The design involved a long main frontage of nineteen bays facing onto Route de Houdan. The main block of nine bays, which accommodated the town hall and was two-storeys high, comprised a three bay central section, which was projected forward, and two outer sections of three bays each. The central section featured a doorway with banded pilasters, voussoirs and a keystone and was fenestrated by casement windows with cornices on both floors. At roof level, there was an entablature and a clock with a pediment above the central bay. The outer sections of the main block and the wings of five bays each, which accommodated the classrooms and were originally only one storey high, were also fenestrated by casement windows.

A war memorial, consisting of a central stele and two side panels, which was intended to commemorate the lives of local service personnel who had died in the First World War, was designed by Guillaume Deschamps and installed in front of the town hall in the 1920s. Although over 400 houses in the town were damaged or destroyed by bombing by the US Ninth Air Force, intended to weaken German positions, between April and August 1944 during the Second World War, the town hall was among the public buildings which survived unscathed.

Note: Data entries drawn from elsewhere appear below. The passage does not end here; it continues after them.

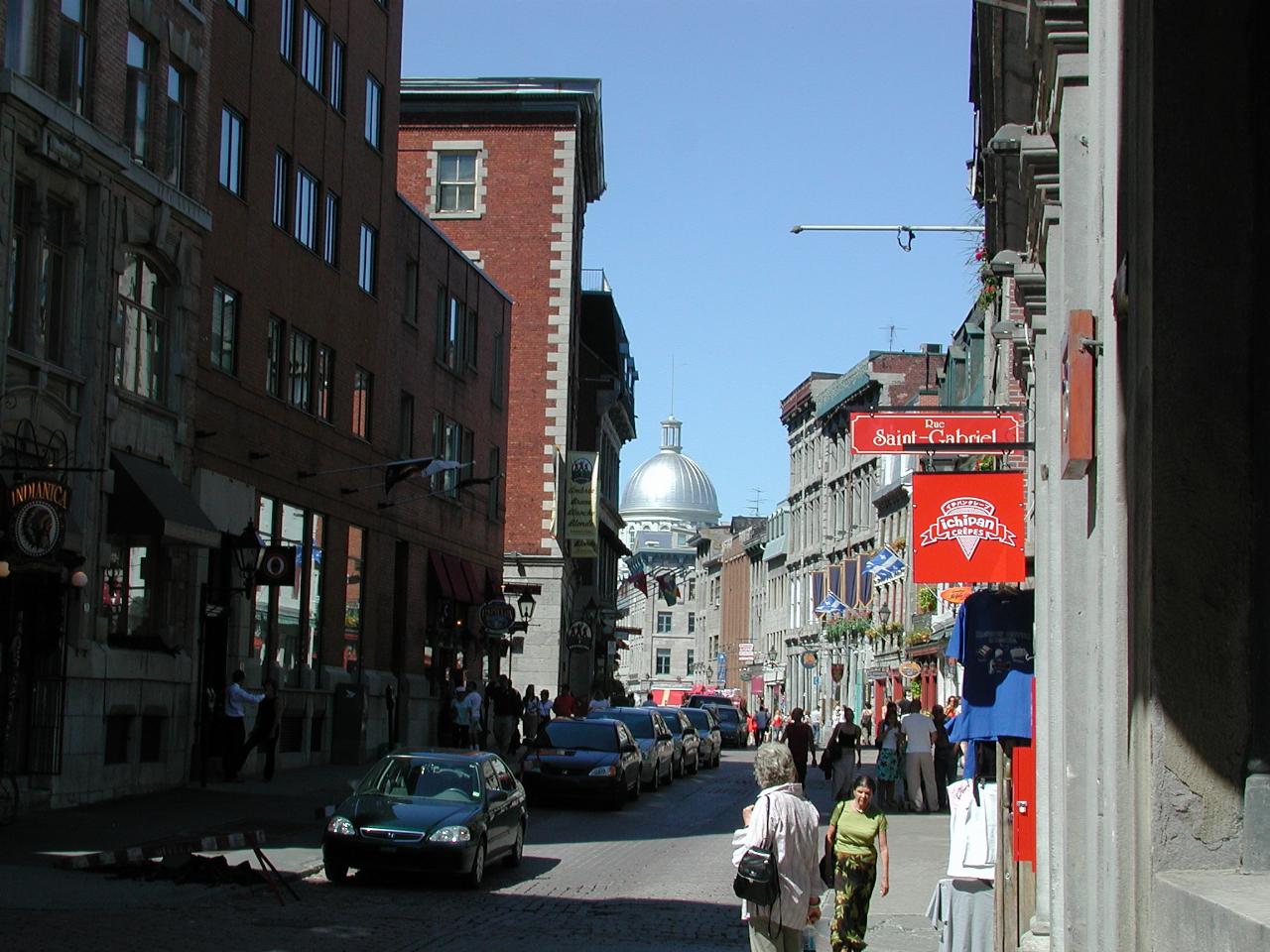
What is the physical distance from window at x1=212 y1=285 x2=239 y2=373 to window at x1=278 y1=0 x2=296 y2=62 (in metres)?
5.12

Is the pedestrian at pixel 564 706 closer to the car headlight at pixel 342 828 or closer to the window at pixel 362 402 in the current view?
the window at pixel 362 402

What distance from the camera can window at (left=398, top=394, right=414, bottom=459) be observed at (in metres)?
39.9

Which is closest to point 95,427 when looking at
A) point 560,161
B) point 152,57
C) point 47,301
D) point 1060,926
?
point 47,301

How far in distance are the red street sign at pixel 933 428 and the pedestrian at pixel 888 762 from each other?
13.7 m

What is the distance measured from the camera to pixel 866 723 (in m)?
75.2

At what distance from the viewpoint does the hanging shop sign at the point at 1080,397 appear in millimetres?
8094

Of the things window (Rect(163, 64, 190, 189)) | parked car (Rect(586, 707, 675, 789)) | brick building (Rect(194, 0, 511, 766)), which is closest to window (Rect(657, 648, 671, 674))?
brick building (Rect(194, 0, 511, 766))

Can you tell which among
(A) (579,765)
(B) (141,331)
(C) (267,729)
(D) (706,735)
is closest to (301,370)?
(C) (267,729)

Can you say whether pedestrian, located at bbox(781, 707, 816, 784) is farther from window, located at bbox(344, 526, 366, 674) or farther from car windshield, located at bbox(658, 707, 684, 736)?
window, located at bbox(344, 526, 366, 674)

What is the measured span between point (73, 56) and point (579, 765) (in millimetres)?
13382

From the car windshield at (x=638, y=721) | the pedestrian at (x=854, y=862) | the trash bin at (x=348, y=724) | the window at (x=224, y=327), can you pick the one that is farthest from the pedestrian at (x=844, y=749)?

The bombing continued until the town was liberated by the troops of the US Third Army, commanded by General George S. Patton, on 19 August 1944.

The outer sections of the main block and the wings were subsequently expanded by adding an extra floor to each. Internally, the principal room was the Salle du Conseil (council chamber). The school, which substantially expanded its footprint on land behind the town hall, was re-organised as a primary school in 1965 and became the École élémentaire Jean Jaurès (Jean Jaurès elementary school) in 1983.